BEGIN Records shown

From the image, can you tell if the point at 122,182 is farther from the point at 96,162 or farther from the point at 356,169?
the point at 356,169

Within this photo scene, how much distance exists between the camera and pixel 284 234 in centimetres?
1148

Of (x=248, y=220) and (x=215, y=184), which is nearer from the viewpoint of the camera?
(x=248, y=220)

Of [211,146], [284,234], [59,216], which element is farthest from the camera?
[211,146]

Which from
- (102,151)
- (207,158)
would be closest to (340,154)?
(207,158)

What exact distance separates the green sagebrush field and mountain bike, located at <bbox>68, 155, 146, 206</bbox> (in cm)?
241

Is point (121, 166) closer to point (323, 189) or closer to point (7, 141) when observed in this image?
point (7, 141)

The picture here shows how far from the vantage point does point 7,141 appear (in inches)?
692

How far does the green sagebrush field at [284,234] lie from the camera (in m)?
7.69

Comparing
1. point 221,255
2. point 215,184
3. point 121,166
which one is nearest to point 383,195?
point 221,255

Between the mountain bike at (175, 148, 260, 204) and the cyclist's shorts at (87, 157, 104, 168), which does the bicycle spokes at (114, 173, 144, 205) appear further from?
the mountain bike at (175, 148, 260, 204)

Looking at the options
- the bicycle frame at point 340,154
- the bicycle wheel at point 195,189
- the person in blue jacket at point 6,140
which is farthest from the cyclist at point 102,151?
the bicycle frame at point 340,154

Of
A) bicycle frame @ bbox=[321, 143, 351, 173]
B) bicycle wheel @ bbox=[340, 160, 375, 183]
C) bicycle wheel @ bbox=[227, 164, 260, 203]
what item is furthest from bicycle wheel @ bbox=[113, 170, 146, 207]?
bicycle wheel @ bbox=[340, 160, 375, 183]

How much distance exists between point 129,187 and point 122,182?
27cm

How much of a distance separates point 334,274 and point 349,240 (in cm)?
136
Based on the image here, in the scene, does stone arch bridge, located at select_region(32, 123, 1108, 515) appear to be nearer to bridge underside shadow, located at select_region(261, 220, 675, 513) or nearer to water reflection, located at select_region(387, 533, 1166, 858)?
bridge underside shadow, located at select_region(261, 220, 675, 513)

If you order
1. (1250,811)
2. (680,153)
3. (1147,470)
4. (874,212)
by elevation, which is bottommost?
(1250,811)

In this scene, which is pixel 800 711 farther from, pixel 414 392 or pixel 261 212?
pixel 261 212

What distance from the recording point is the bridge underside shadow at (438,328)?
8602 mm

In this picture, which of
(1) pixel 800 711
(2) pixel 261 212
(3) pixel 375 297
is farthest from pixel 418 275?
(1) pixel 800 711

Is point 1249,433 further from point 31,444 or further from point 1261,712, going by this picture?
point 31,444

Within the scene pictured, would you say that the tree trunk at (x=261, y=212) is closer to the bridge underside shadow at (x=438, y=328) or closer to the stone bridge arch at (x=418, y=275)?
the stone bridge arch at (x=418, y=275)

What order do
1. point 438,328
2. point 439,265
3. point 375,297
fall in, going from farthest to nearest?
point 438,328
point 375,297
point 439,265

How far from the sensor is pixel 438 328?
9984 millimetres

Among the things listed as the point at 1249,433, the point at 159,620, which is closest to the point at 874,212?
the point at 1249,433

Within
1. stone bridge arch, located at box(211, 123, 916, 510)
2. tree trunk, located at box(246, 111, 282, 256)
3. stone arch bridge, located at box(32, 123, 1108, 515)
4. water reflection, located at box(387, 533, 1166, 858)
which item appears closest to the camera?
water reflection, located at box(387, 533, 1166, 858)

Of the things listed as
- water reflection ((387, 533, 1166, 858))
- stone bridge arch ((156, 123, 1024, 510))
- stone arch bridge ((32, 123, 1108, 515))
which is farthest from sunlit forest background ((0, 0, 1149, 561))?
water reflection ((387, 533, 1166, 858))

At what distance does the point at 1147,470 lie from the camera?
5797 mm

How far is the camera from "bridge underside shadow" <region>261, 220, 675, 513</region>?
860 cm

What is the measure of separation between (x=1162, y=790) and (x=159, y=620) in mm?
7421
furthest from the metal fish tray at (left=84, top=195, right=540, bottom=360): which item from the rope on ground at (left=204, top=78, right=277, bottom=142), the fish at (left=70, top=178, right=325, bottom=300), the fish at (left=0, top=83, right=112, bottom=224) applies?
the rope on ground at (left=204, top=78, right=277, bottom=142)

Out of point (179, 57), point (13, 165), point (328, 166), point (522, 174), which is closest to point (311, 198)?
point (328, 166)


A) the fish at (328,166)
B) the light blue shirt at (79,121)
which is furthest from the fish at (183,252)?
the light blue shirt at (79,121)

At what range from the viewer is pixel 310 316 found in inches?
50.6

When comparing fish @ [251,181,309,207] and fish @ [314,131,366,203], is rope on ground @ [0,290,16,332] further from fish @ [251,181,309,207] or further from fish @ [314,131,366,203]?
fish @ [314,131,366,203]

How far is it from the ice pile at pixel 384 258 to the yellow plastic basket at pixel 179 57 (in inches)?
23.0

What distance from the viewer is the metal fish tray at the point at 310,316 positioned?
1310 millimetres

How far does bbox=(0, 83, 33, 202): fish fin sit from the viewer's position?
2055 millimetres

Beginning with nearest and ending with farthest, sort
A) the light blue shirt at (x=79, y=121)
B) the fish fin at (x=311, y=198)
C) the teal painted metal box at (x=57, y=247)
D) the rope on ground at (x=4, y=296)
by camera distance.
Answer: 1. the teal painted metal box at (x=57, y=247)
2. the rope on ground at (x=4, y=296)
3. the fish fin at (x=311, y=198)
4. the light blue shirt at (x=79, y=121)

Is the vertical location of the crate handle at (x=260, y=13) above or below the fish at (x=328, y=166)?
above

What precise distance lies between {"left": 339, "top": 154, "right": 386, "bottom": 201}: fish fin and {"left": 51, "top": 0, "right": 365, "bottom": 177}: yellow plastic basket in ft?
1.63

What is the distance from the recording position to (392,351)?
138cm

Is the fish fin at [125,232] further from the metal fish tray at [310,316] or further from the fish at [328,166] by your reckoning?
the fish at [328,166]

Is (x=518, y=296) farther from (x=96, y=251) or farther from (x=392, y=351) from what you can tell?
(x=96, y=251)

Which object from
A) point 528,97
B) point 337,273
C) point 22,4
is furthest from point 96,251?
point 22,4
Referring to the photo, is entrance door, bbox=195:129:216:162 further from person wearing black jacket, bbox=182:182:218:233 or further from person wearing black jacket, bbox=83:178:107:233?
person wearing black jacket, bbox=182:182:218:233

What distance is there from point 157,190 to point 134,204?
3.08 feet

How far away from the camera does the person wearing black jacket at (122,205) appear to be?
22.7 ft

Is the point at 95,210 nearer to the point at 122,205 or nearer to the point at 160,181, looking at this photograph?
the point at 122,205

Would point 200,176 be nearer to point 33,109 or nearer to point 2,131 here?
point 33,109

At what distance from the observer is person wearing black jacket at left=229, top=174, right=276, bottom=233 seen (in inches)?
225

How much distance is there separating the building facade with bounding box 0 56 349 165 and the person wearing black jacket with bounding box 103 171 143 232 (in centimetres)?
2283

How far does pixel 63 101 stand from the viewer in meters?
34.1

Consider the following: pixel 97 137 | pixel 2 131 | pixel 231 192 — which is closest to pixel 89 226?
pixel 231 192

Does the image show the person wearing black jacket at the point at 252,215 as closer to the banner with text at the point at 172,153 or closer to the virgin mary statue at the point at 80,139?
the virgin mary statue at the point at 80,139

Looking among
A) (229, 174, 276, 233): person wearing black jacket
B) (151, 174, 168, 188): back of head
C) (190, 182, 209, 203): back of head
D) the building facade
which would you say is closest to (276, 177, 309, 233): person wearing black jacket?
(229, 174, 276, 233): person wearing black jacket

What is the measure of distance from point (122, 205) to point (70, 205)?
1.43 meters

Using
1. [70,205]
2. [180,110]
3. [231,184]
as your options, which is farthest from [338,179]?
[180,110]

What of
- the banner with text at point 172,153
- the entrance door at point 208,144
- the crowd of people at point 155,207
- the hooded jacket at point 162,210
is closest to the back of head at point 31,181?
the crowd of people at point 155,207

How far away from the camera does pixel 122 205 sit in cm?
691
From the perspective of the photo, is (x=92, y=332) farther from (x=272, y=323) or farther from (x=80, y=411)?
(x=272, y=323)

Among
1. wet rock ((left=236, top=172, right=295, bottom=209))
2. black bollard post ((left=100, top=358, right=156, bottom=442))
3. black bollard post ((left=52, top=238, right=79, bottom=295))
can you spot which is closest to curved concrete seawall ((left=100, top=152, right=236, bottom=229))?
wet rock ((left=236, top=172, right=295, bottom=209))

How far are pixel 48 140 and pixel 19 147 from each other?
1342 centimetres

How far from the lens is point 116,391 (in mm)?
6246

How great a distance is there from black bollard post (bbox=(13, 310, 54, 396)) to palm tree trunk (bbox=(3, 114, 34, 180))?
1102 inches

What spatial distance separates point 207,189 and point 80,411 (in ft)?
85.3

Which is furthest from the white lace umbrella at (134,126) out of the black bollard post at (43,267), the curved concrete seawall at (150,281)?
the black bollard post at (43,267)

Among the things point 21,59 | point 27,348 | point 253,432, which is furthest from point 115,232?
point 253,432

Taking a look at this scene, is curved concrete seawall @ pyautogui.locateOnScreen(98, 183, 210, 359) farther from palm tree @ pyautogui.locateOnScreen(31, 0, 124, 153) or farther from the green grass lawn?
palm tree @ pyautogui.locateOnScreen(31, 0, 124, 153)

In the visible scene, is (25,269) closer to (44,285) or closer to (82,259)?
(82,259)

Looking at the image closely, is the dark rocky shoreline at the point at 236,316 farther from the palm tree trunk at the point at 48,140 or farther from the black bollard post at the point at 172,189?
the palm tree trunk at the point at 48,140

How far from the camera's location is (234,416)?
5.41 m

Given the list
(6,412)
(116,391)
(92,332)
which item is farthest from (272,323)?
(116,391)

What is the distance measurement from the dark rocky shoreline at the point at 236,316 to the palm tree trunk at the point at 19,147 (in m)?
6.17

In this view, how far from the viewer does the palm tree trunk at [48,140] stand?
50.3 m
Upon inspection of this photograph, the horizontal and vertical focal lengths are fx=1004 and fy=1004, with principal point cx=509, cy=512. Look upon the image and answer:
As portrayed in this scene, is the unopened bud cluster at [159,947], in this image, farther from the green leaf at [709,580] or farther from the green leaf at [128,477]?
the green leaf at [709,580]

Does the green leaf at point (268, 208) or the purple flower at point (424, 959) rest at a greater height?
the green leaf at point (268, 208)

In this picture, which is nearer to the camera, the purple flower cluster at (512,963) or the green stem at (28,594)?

END Records shown

* **Exercise description**
Repeat, without changes, every line from the one that contains "In the visible" through the final line of the data.

* **Result below**
In the visible scene, is (25,269) closer to (44,285) or closer to (82,259)?
(82,259)

Looking at the image closely, is the dark rocky shoreline at the point at 236,316 farther from the palm tree trunk at the point at 48,140 or farther from the black bollard post at the point at 172,189?
the palm tree trunk at the point at 48,140

How far from the camera's location is (234,416)?
5.41 m

Given the list
(6,412)
(116,391)
(92,332)
which item is farthest from (272,323)?
(116,391)

What is the distance measurement from the dark rocky shoreline at the point at 236,316 to the palm tree trunk at the point at 19,147 (in m)?
6.17

In this view, how far from the viewer does the palm tree trunk at [48,140] stand?
50.3 m
Upon inspection of this photograph, the horizontal and vertical focal lengths are fx=1004 and fy=1004, with principal point cx=509, cy=512. Look upon the image and answer:
As portrayed in this scene, is the unopened bud cluster at [159,947], in this image, farther from the green leaf at [709,580] or farther from the green leaf at [128,477]?
the green leaf at [709,580]

Does the green leaf at point (268, 208) or the purple flower at point (424, 959) rest at a greater height?
the green leaf at point (268, 208)

In this picture, which is nearer to the camera, the purple flower cluster at (512,963) or the green stem at (28,594)?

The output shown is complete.